13th (open - R) - Moved from Lean Republican to Tossup - Republican Dick Black's primary win may cost the Republicans this seat. His fundraising has dried up, leaving him dependent on the Republican Party for help; they've chipped in about $185,000 in in-kinds in October. Democrat Shawn Mitchell has racked up a long list of endorsements, but it remains to be seen whether he can pick up enough support to win in this pretty Republican district.
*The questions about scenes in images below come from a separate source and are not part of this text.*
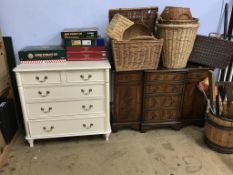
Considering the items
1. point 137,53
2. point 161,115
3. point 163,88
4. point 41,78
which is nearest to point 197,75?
point 163,88

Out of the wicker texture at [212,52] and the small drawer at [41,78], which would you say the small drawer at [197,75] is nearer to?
the wicker texture at [212,52]

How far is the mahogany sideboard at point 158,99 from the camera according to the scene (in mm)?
1975

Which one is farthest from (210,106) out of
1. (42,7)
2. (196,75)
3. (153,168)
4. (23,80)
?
(42,7)

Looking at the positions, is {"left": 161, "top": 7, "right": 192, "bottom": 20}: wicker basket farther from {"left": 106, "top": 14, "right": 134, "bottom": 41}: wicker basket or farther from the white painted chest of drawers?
the white painted chest of drawers

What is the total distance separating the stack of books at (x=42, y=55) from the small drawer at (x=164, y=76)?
793 millimetres

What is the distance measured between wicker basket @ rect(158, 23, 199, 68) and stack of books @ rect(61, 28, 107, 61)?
1.86ft

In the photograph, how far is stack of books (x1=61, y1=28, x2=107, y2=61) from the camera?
6.13ft

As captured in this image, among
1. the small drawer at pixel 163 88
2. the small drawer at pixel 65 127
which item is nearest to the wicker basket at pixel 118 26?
the small drawer at pixel 163 88

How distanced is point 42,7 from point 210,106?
179cm

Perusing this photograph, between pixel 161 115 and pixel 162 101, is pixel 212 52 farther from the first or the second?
pixel 161 115

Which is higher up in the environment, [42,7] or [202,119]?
[42,7]

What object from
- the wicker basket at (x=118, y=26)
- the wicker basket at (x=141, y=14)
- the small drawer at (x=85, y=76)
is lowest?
the small drawer at (x=85, y=76)

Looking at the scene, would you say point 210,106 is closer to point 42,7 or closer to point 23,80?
point 23,80

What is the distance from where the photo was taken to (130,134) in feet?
7.09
21st (John Edwards - D) - Moved from Likely Democratic to Lean Democratic - Republicans are heavily targeting this race; between the Republican Party of Virginia and Bob McDonnell's Opportunity Virginia PAC, $140,000 has been poured into Republican Dave Nutter's campaign account. Nutter's going to need that money to counteract his complete lack of appeal in the Roanoke part of the district (which he actually lost in the low-turnout primary), but if the Republicans are putting big money into this race, they must sense some kind of opportunity.
22nd (open - R) - Moved from Likely Republican to Lean Republican - Democrat Bert Dodson entered the general election with a big fundraising lead over Republican Thomas Garrett. Dodson will still have to overcome the district's Republican lean, however.
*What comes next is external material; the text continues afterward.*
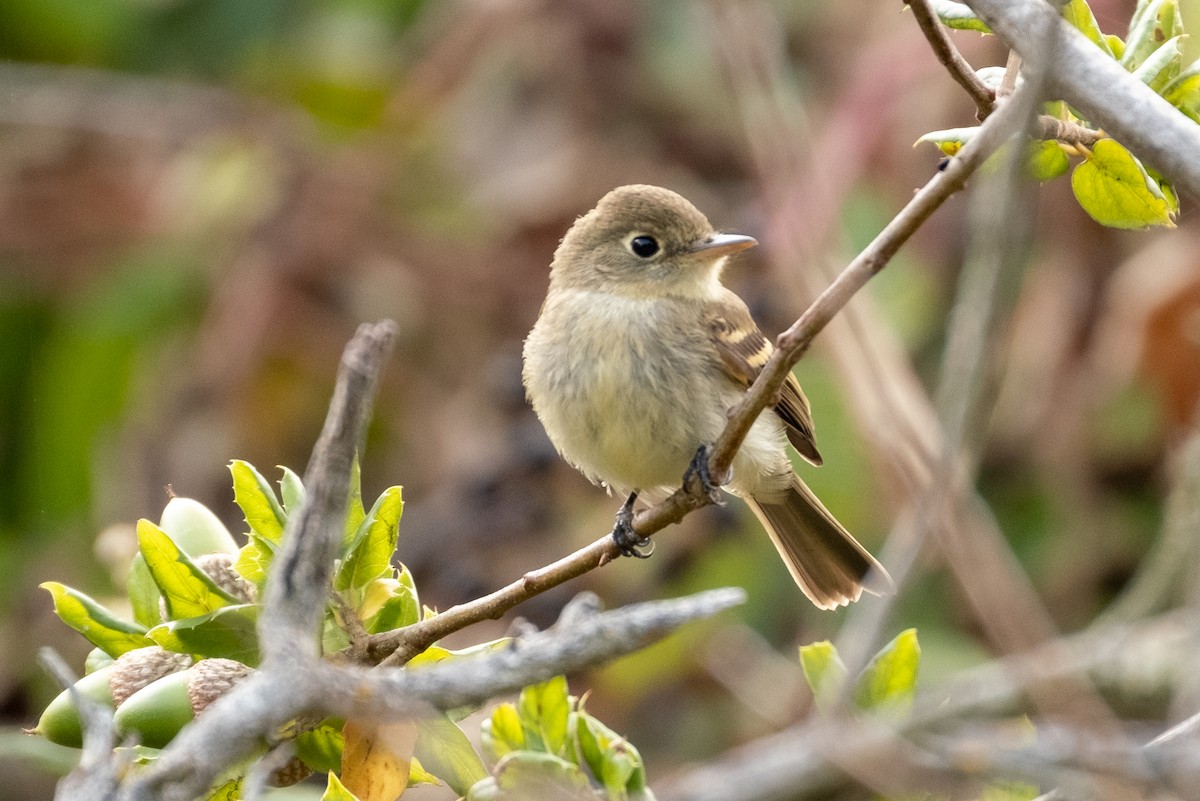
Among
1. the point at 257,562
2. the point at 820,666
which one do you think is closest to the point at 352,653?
the point at 257,562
29th (Chuck Colgan - D) - Returned to the list at Likely Democratic - Republicans might be sensing an upset here; they've thrown in a good $300,000 for Republican Tom Gordy in the past month. I still think Colgan is heavily favored, but it may not end up a rout.
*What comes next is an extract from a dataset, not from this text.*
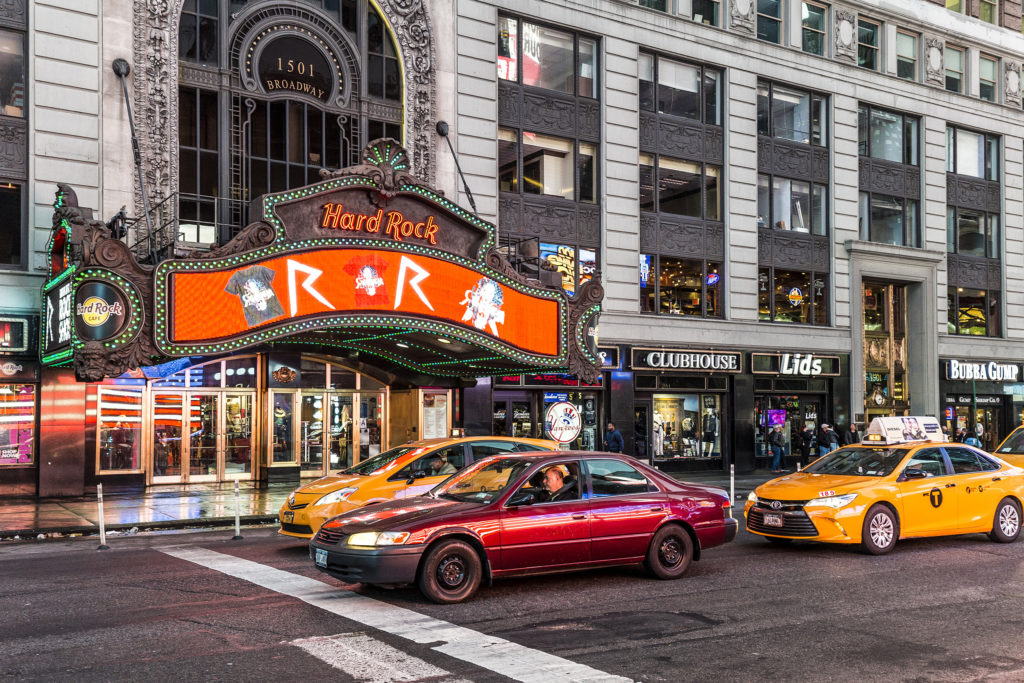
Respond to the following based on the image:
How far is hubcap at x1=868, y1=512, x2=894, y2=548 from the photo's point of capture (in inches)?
497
33rd (Mark Herring - D) - Removed from the list - Herring is looking like a lock to win re-election, given that he's got the same opponent as last time (who is struggling to raise money) and he's in a more favorable district.
House of Delegates
|Likely D||Lean D||Tossup||Lean R||Likely R|
9th (Charles Poindexter - R) - Moved from Lean Republican to Tossup - This seat has been on my radar as vulnerable but leaning toward the incumbent, despite the massive piles of cash Democrat Ward Armstrong has had to spend. Now it's obvious Republicans are starting to panic: in October, they spent over half a million dollars on in-kinds for Poindexter. That's the kind of money you'd expect to be spent in Northern Virginia or Hampton Roads, not for a district in between Roanoke and Martinsville.
12th (open - D) - Moved from Likely Democratic to Tossup - Well, if you want to test whether money can buy an election, here's your chance. House Speaker Bill Howell's Dominion Leadership Trust PAC dumped $100,000 into Republican Joseph Yost's bank account, and the Republican Party of Virginia has chipped in another $104,000 of in-kinds. This is five times what Democrat Don Langrehr has raised for the entire year. They must smell blood in the water, or just want to drive Republican turnout in the precincts that overlap with the 21st Senate district, because otherwise this should be a fairly safe district, given that it's centered in Blacksburg.
13th (Bob Marshall - R) - Removed from the list - Stronger challengers than Democrat Carl Genthner have lost by double-digits to Marshall. I doubt this one will be close.
21st (Ron Villanueva - R) - Moved from Lean Republican to Likely Republican - Villanueva has a huge cash lead over Democrat Adrianne Bennett, and Bennett's biggest benefactor seems to be a relative.
31st (Scott Lingamfelter - R) - Removed from the list - A stronger challenger would have made Lingamfelter sweat. As it stands, I don't see Democrat Roy Coffey coming close.
34th (Barbara Comstock - R) - Moved from Tossup to Lean Republican - Comstock has spent an eye-popping $406,000 in the final month of the campaign. Democrat Pam Danner is struggling to keep up, with only about $132,000 in spending. Both have about $50,000 left in the bank. Danner's best shot is if Barbara Favola surprises everyone with a landslide win in the SD-31 race, since much of that district overlaps with the 34th.
42nd (Dave Albo - R) - Removed from the list - Democrat Jack Dobbyn is, from what I've heard, running a spirited campaign, but Albo has outraised him by a significant margin (and half of Dobbyn's money has come from one person in Alexandria, which makes me scratch my head). I don't expect an upset here.
93rd (Robin Abbott - D) - Moved from Lean Democratic to Tossup - Republicans want this seat. They've spent $250,000 on in-kinds for Republican Mike Watson in October alone. Abbott is going to need some strong coattails from John Miller to survive this kind of money assault.
For the Senate, I wish I knew. I can't believe that Republicans will pick up no seats, given how much money they have and the general public unhappiness with government these days. My (optimistic) guess is a net +1 for the Republicans, by picking up the 20th and 38th, while losing the 13th.
For the House, I think the Republicans will net somewhere between 4 and 6 seats. I will be surprised if Democrats win more than one of the new NoVa seats (the 87th seems most likely to be a hold), and I expect Barlow or Abbott (or both) will go down. Meanwhile, Poindexter might lose, or Comstock if Democrats are really lucky.